I’m having trouble getting this point across to my coworkers. They don’t understand that the audio they take with hand held recorders without external mics is terrible and no sane user wants to hear that.
November 1, 2007 at 11:24 pmWe have a Firestore FCS in our pool that allows HD recording in .MOV format, negating the need for AVHD formatting/conversion. It is a bit pricey, but kicks butt in the workflow/post production area.
November 2, 2007 at 7:38 amSound advice.
November 2, 2007 at 2:45 pmYou can plug an external mike into almost any camcorder.
It is amazing how degraded picture quality can be, if the sound is high quality.
Even in advertising, which is my bailiwick, great sound trumps great picture.
Eyes are forgiving. They fill in blanks, adjust to low frame rates, even correct splleing errors if the meaning is clear.
But
Bad sound grates. It hurts. “like fingernails scratching a blackboard” indeed.
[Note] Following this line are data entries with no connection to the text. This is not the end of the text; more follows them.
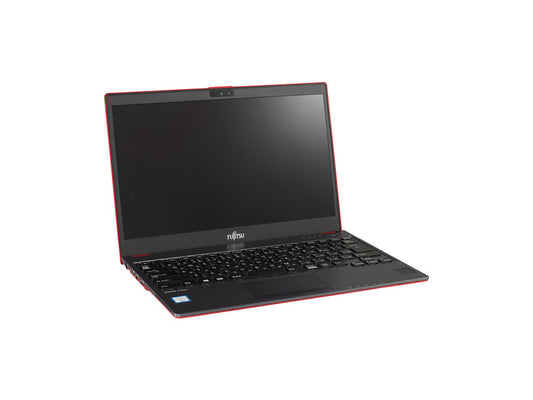 LIFEBOOK U938 RED/13.3 FHD TOUCH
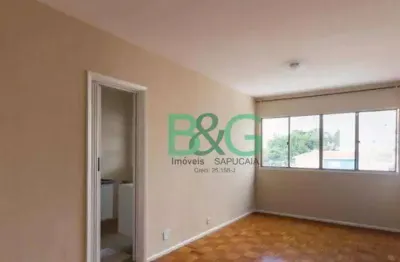 Apartamento à venda, 66 m² por r$ 579.000,00 - chácara inglesa - são paulo/sp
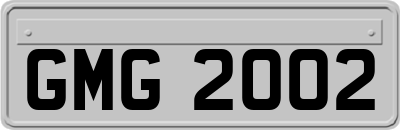 GMG2002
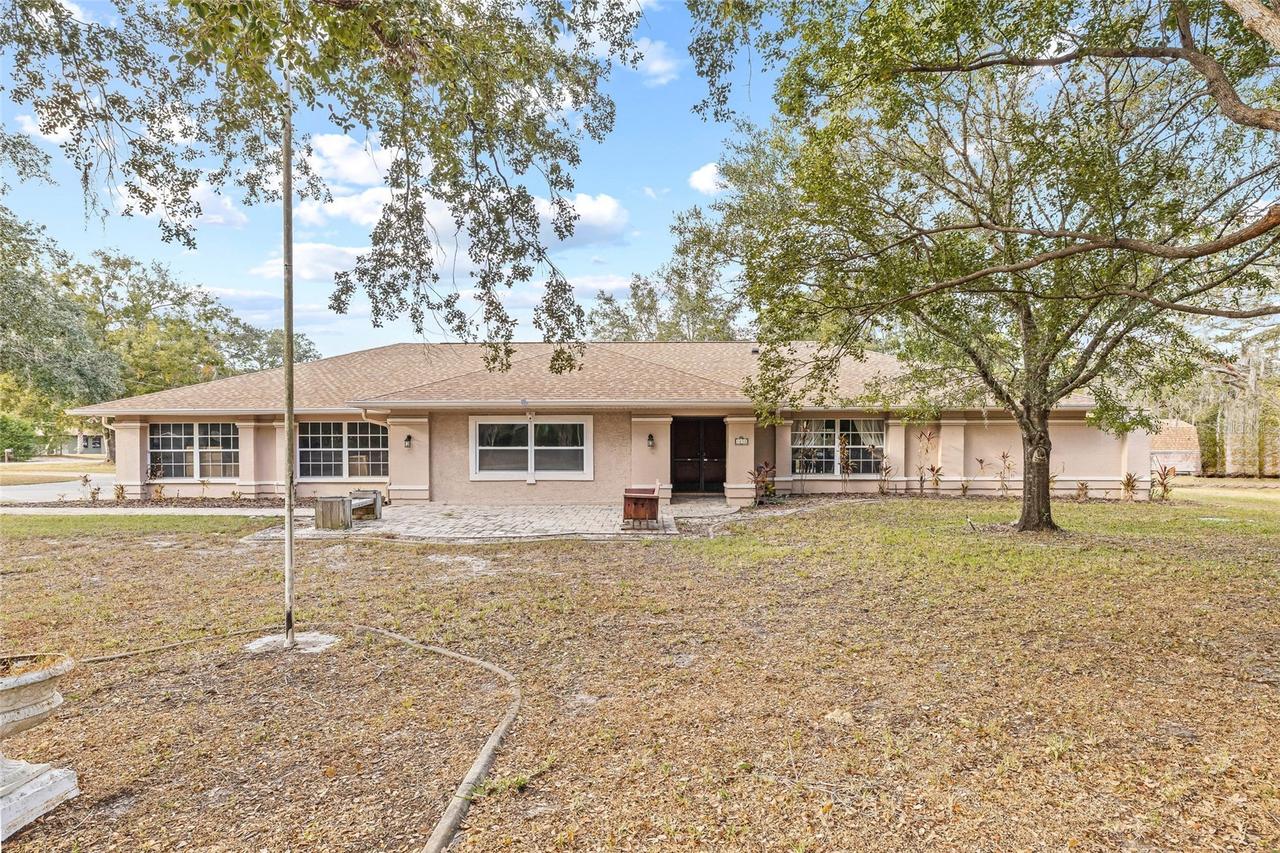 1232 Barranca Ave., Spring Hill, FL 34609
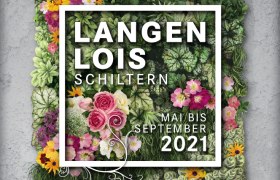 Gartensommer 2021 in Langenlois &amp; Schiltern, © Ursin Haus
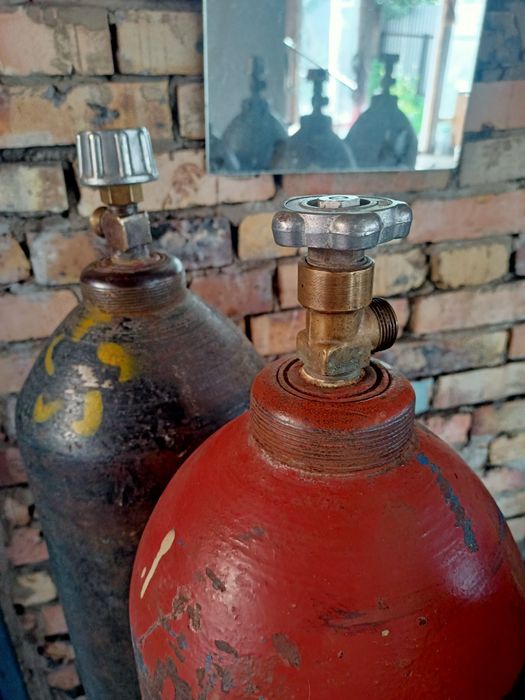 Баллон под Геллий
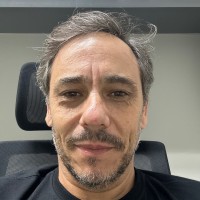 iGO Employee Jailson Alves's profile photo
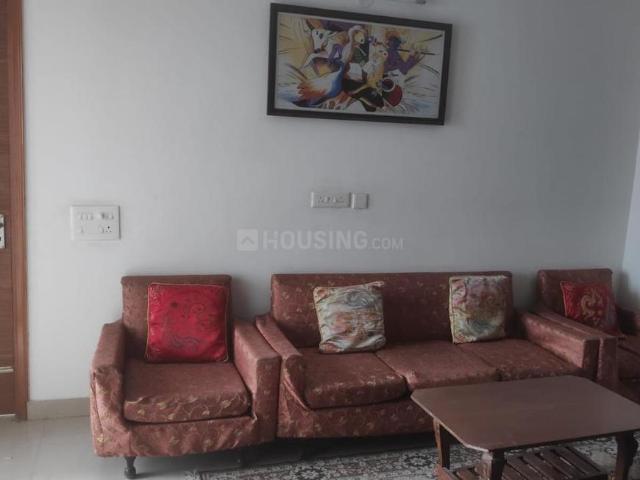1 BHK Studio in Sector 66 for rent Mohali. The reference number is 20677534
Here’s some stills we stitched together for CINEMA advertising. Stills. Colorized. 40 feet wide. Animated. But the sound, the music, made it work.
Not journalism, perhaps.
But sound advice.
(forgive the word play)
Tony! Nice promo! The audio is very fine, but it’s all music. Well, I guess your point is the same — if the sound quality was poor, it would not work. The visual editing is sweet. Love the speed. Cute kid too.
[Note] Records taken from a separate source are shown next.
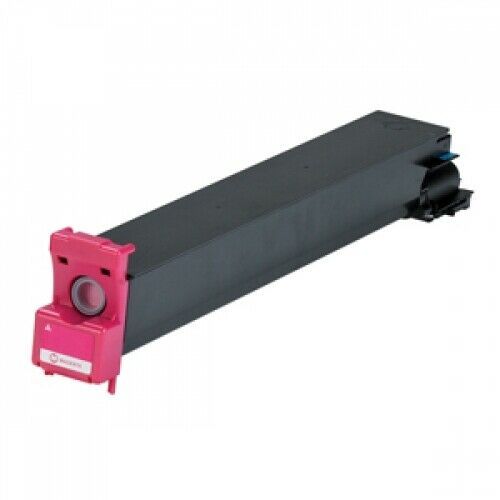 Συμβατό KONICA_MINOLTA Toner Cartridge TN312M / 8938703 / TN-312M Magenta 12000 σελίδες
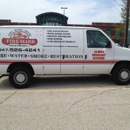 Fire Mark, Inc. - Fire & Water Damage Restoration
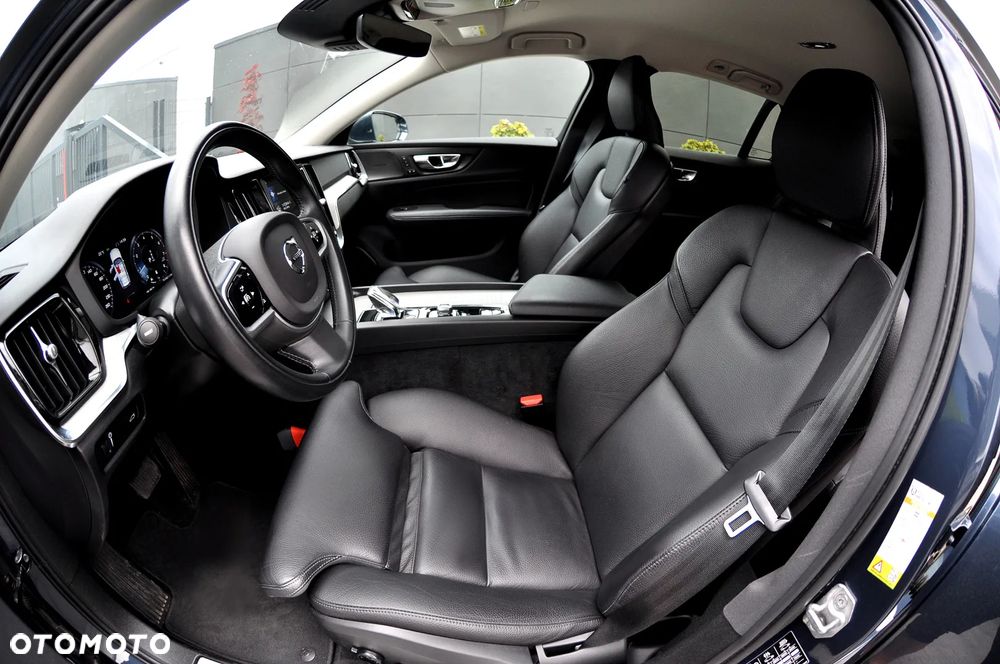 Volvo V60 B5 B Geartronic Inscription - 20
November 2, 2007 at 4:08 pmIMHO in the U.S. newspapers and newsweeklies are using video in a very appropriate way. I can tell you that in Spain some of the main online news organizations used to post — meaning they did it last year — unedited videos from television agencies, with NO SOUND! I guess editors really enjoy moving things in their screens, no matter the content: that’s the problem when the technology overwhelms you. Journalism students in most Spanish schools — thank God in mine we had some good hands-on training workshops — come to the media with a huge theory background and tiny hands-on skills. Maybe Spanish Universities should start to import American Professors.